** Available data follows **
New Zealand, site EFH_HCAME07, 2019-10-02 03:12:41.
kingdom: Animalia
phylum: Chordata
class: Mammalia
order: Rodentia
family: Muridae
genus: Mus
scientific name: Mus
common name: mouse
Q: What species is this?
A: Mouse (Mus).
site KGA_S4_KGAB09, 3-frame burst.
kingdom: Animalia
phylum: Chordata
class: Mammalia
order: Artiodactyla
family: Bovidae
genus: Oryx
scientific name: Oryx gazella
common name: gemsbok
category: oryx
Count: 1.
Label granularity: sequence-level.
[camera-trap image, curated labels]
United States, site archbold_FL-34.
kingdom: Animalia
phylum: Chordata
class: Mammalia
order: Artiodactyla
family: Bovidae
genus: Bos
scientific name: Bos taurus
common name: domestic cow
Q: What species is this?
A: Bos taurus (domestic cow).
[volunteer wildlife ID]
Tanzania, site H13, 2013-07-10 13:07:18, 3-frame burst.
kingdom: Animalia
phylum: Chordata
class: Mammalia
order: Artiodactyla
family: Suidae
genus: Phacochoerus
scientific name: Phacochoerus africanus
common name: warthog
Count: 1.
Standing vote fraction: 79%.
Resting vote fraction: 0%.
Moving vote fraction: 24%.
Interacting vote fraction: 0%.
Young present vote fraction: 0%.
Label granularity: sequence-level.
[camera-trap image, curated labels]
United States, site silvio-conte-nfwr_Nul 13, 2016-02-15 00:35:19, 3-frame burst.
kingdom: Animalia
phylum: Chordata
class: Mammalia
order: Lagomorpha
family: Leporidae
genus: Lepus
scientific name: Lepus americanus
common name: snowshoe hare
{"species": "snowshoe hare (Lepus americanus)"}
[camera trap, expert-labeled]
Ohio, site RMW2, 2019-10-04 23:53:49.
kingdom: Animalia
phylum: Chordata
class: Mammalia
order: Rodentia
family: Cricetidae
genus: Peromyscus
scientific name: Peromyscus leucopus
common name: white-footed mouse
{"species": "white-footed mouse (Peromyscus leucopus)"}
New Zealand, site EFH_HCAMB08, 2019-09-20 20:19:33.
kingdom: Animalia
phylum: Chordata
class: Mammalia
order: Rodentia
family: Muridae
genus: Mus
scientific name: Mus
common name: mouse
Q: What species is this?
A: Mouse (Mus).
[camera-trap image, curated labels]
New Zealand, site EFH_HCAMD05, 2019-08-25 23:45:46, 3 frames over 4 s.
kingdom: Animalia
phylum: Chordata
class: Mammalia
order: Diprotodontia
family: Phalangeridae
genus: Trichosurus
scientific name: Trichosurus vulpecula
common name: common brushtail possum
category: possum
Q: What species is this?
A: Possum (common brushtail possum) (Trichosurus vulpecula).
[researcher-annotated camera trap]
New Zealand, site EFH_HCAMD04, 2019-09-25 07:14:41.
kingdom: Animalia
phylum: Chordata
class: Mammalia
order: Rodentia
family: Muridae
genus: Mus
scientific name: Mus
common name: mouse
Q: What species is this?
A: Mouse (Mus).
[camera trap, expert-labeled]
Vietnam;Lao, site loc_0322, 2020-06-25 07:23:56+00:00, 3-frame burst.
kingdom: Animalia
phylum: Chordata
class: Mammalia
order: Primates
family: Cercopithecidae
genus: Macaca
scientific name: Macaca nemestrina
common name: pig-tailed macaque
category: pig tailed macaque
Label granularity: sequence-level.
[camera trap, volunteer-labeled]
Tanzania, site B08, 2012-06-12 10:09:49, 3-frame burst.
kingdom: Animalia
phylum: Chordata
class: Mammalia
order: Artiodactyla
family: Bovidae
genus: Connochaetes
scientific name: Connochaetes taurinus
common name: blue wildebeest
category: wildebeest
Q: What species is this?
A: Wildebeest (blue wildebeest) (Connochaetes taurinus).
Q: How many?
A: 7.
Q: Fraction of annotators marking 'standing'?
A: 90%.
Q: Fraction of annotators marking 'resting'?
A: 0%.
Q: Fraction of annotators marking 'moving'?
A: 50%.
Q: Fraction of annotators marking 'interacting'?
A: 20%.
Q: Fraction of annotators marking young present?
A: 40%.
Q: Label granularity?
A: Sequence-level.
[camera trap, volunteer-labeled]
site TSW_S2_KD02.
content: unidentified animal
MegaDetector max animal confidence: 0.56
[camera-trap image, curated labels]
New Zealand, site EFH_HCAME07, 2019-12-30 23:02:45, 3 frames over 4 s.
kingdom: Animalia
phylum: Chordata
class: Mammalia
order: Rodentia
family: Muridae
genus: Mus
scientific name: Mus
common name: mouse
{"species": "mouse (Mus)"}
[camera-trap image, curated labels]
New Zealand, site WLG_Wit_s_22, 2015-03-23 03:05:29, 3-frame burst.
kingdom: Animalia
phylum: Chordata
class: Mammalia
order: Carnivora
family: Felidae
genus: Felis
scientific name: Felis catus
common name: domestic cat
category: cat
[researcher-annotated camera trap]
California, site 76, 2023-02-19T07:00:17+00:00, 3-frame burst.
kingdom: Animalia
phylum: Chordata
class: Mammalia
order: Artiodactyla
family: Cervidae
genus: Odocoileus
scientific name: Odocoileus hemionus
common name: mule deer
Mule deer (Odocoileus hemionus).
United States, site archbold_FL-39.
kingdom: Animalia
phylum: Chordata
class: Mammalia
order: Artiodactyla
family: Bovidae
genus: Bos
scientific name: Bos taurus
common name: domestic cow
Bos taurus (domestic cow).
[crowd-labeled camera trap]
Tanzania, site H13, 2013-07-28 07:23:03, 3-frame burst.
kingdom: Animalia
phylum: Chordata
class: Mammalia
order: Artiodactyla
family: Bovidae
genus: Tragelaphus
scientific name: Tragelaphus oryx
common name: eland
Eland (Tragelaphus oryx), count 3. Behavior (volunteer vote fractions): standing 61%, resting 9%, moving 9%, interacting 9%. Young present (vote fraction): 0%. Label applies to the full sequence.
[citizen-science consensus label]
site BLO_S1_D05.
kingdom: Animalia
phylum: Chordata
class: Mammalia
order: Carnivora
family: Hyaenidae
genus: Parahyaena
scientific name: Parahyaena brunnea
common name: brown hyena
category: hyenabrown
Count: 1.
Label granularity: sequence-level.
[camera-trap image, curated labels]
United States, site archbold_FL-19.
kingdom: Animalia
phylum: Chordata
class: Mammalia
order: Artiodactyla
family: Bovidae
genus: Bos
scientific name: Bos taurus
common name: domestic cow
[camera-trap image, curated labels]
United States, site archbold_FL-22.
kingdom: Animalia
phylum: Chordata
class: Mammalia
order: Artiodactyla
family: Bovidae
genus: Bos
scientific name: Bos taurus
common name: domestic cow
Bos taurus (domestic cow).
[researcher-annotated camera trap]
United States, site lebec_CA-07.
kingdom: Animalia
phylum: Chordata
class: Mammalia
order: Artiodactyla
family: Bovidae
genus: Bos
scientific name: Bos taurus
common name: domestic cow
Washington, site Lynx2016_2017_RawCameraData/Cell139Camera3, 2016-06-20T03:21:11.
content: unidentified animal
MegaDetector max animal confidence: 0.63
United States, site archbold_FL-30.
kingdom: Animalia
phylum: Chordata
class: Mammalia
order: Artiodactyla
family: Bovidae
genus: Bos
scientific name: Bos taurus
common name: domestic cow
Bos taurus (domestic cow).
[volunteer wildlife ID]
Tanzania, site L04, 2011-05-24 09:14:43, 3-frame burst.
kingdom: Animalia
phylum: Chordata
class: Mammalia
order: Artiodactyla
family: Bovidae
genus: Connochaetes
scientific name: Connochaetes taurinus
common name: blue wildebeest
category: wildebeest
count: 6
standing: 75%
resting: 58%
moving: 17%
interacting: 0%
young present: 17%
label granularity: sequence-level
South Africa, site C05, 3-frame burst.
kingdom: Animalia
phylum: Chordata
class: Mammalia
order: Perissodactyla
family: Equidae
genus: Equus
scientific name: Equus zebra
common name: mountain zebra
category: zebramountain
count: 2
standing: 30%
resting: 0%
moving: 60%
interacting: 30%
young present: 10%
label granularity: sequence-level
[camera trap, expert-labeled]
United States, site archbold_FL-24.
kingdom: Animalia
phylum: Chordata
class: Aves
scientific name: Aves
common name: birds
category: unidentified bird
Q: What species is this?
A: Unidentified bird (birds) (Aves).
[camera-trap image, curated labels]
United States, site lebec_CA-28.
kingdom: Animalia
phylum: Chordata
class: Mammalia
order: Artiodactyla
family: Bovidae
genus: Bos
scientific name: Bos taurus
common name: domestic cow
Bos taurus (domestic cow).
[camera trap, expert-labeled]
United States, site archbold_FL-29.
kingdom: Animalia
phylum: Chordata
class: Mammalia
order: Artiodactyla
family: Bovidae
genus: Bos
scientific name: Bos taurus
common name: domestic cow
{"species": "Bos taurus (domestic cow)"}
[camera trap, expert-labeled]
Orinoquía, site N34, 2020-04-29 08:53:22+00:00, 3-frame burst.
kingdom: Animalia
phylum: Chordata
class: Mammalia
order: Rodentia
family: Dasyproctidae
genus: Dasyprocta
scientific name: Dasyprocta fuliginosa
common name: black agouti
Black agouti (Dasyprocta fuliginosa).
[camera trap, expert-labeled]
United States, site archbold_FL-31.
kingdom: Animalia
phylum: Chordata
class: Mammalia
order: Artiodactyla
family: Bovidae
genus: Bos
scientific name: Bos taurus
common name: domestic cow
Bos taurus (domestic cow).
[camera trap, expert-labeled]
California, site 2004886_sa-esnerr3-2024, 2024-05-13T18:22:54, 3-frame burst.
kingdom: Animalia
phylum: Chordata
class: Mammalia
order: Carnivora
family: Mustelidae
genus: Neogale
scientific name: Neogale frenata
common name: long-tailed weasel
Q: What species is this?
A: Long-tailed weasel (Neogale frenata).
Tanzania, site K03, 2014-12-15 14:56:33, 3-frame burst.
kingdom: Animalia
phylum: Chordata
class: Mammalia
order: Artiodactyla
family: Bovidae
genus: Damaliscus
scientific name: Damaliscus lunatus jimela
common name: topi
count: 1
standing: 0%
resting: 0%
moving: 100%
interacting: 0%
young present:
** End of Available data **
» **Your objective**
Copy every line of the records above that holds the word "marking".

» **Result of the task**
Q: Fraction of annotators marking 'standing'?
Q: Fraction of annotators marking 'resting'?
Q: Fraction of annotators marking 'moving'?
Q: Fraction of annotators marking 'interacting'?
Q: Fraction of annotators marking young present?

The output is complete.